What is Chagas disease?

Chagas disease (also termed American trypanosomiasis) is an infection caused by a protozoan parasite (Trypanosoma cruzi) that can result in acute inflammatory skin changes (chagomas) and eventually may cause infection and inflammation of many other body tissues, especially those of the heart and intestinal tract. The disease may have three phases in an individual: acute, with mild or no symptoms that may last weeks to about two months; intermediate or indeterminate phase that has few if any symptoms and may last 10-20 years or longer; and chronic, with the more severe symptoms appearing from gradual chronic organ damage (especially heart and intestinal although other organs may be affected) with symptoms that usually remain for life. People with Chagas disease seen in the U.S. usually have acquired it while living in a country where the disease is endemic (Mexico, Central and South America). The CDC estimates about 8-11 million people are infected in countries where the disease is endemic.

American trypanosomiasis (Chagas disease) is distinguished from African trypanosomiasis (sleeping sickness) by the part of the world where they occur, their vectors, their different symptoms and different treatments (see Table 1).


Table 1

Comparison of American (Chagas disease) and African trypanosomiasis (sleeping sickness)

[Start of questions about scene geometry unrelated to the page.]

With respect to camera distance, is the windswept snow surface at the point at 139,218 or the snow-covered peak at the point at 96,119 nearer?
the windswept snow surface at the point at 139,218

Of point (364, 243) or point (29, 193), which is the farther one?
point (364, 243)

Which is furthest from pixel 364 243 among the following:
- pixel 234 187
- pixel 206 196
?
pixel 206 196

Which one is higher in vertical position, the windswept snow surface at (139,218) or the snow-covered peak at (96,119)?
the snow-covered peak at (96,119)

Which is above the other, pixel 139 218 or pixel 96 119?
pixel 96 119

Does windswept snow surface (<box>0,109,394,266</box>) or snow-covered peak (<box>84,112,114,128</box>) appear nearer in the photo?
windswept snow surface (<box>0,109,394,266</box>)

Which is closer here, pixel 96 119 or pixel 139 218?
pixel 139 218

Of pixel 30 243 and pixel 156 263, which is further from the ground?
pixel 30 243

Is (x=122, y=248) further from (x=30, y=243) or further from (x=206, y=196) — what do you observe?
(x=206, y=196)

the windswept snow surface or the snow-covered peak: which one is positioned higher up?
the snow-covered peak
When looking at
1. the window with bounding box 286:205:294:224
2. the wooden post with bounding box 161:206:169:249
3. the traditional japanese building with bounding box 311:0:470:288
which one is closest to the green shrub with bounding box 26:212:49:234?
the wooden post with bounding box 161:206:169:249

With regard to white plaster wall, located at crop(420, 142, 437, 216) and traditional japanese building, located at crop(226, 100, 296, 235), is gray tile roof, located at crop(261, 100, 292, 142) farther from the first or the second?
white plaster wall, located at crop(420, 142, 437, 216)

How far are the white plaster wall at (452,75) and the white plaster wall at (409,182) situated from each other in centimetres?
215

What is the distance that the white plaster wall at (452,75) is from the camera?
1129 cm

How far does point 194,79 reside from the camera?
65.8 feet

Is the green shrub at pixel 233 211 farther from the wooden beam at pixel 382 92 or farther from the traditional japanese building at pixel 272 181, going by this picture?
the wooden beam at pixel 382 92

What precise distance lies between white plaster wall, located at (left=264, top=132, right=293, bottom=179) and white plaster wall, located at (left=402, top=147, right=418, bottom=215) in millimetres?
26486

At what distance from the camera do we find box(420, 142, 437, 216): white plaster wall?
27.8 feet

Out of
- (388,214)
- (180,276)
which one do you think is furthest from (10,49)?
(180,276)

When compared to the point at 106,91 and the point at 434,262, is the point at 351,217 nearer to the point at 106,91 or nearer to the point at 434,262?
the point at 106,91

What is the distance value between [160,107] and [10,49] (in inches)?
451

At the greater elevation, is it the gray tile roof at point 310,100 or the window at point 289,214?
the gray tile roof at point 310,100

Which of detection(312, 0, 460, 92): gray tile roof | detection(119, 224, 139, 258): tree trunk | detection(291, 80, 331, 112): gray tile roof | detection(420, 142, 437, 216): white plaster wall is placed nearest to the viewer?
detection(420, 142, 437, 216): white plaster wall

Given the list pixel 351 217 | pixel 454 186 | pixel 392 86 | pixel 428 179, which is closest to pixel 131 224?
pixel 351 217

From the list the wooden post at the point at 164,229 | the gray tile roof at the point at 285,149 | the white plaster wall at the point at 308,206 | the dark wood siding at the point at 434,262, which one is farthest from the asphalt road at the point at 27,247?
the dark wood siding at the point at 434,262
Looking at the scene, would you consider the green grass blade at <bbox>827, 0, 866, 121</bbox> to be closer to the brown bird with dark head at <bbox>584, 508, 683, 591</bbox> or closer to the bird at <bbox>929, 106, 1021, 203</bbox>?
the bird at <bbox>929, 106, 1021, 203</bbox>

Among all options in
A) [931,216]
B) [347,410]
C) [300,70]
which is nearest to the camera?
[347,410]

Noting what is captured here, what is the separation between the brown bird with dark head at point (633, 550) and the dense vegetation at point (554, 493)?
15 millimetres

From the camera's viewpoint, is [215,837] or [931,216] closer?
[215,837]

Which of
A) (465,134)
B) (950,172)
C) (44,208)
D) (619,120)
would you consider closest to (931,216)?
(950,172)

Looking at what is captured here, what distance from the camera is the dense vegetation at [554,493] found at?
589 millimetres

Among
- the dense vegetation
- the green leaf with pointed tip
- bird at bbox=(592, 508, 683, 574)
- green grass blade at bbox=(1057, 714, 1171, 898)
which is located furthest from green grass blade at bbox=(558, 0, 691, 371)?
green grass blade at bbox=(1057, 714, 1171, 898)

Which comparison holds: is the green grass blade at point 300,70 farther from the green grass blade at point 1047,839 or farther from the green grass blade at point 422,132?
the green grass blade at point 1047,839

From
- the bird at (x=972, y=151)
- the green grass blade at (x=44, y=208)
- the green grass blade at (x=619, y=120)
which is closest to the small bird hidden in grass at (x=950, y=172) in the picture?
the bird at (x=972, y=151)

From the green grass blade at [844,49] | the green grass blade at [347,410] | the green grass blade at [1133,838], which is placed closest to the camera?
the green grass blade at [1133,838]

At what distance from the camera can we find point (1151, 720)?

American trypanosomiasis African trypanosomiasis
Cause T. cruzi T. brucei (subspecies)
Main vector Triatominae bugs (kissing bugs) Tsetse fly
Main symptoms Chagomas, heart, gastrointestinal Chancres, nighttime insomnia, seizures
Treatment Benznidazole, nifurtimox; symptomatic treatments in chronic phase Suramin, melarsoprol, pentamidine, eflornithine

What is the history of Chagas disease?

Chagas disease was named after Carlos Chagas, who first described Trypanosoma cruzi in infected humans in 1909 while working for the Oswaldo Cruz Institute in Brazil. Chagas discovered that the parasites are transmitted to humans by entering breaks in the skin after they are deposited on the skin in insect feces. Chagas was the first scientist to discover all aspects of a new infectious disease; its pathogen (T. cruzi), main insect vector (Triatominae or kissing bugs), hosts (humans, mammals), clinical manifestations, and epidemiology. The parasite species was named cruzi to honor his employer and scientific mentor, Oswaldo Cruz. Chagas disease is also known as American trypanosomiasis because it mainly occurs in the Americas where the triatomine insects (kissing bugs) usually are found. These bugs and the mammals they infect range from states along the U.S. border with Mexico through Central America to the South American countries (for example, Argentina, Bolivia), where the disease is endemic. Almost all cases diagnosed in the U.S. are in immigrants from other countries in the Americas.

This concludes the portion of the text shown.